ASSIGNMENT: Omitting all pictures, print the lines of the listing from the one containing "Renting out: Homestay" through the final line, both ends included, with no other text.

RECORDED DATA:
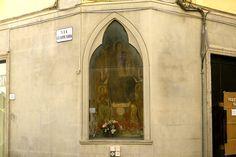 Uno dei tabernacoli di Prato (Toscana)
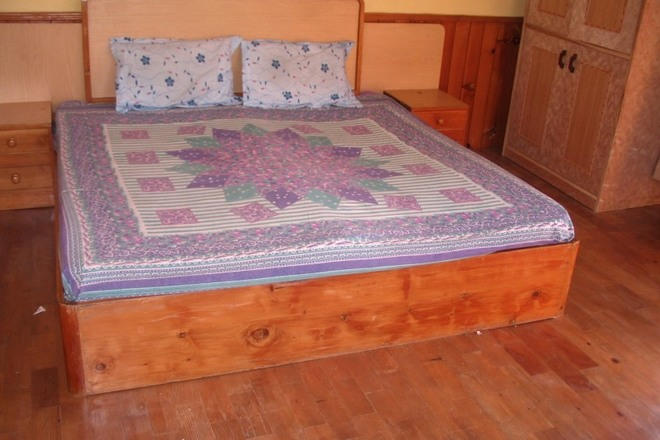 Renting out: Homestay in middle of  KULLU - MANALI , HP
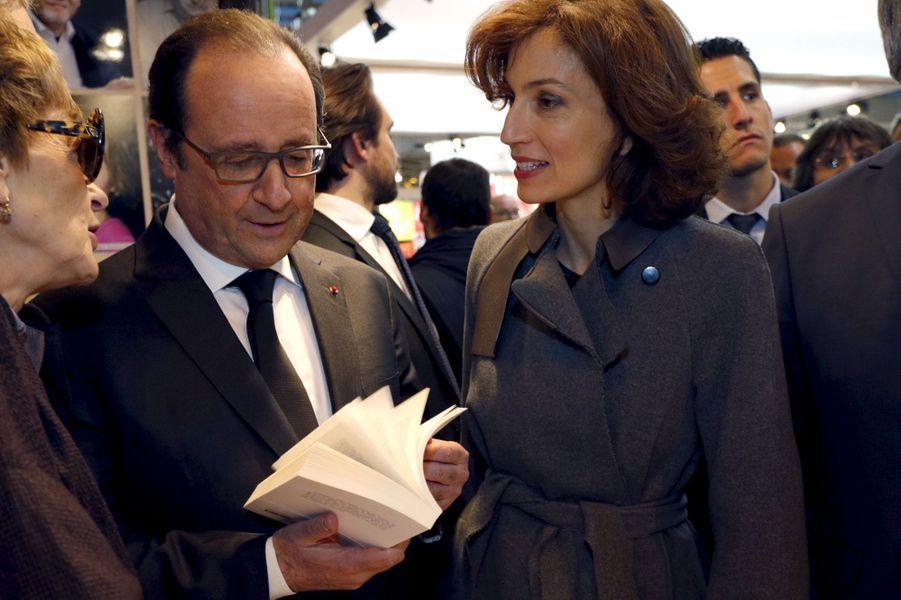 François Hollande et la ministre de la Culture Audrey Azoulay au Salon du livre de Paris, le 17 mars 2016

ANSWER TO THIS EXERCISE:
 Renting out: Homestay in middle of  KULLU - MANALI , HP
 François Hollande et la ministre de la Culture Audrey Azoulay au Salon du livre de Paris, le 17 mars 2016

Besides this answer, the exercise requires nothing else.